The former commando is credited with playing a key role in opening up Israel's economy to the free market, boosting a period of strong economic growth.

But his administration was overshadowed by disputes - with the Palestinians, with the Americans, with Europe and finally with his own Right-wing coalition partners, who brought about his downfall in 1999.

Mr Netanyahu says he has 'learned from my mistakes' and has promised to do better this time round.

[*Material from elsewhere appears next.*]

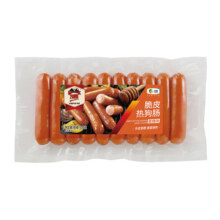 万威客 脆皮热狗肠 蜜糖味250g/10根 香肠火腿肠零食早餐烤肠烧烤食材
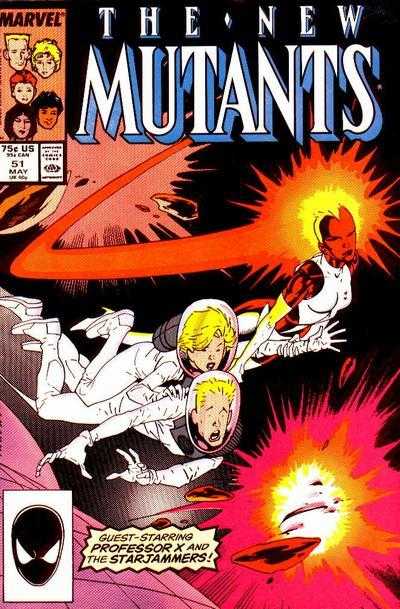 The New Mutants #51 (1987)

The only party showing a significant rise in the polls apart from Likud is Yisrael Beitenu - Israel is Our Home - led by Avigdor Lieberman, a pugnacious Russian-born former aide to Netanyahu who has been under police investigation for corruption for most of the past ten years.

The run-up to the general election has been dominated by Israel's war in Gaza, which has claimed 1,300 lives.

Two more Hamas rockets landed in Israel on Sunday despite a supposed ceasefire between Hamas and the Israelis. But it emerged last night that Israel and Hamas are on the verge of agreeing a new ceasefire. Egypt has been mediating between opposing sides, according to Egypt's foreign ministry.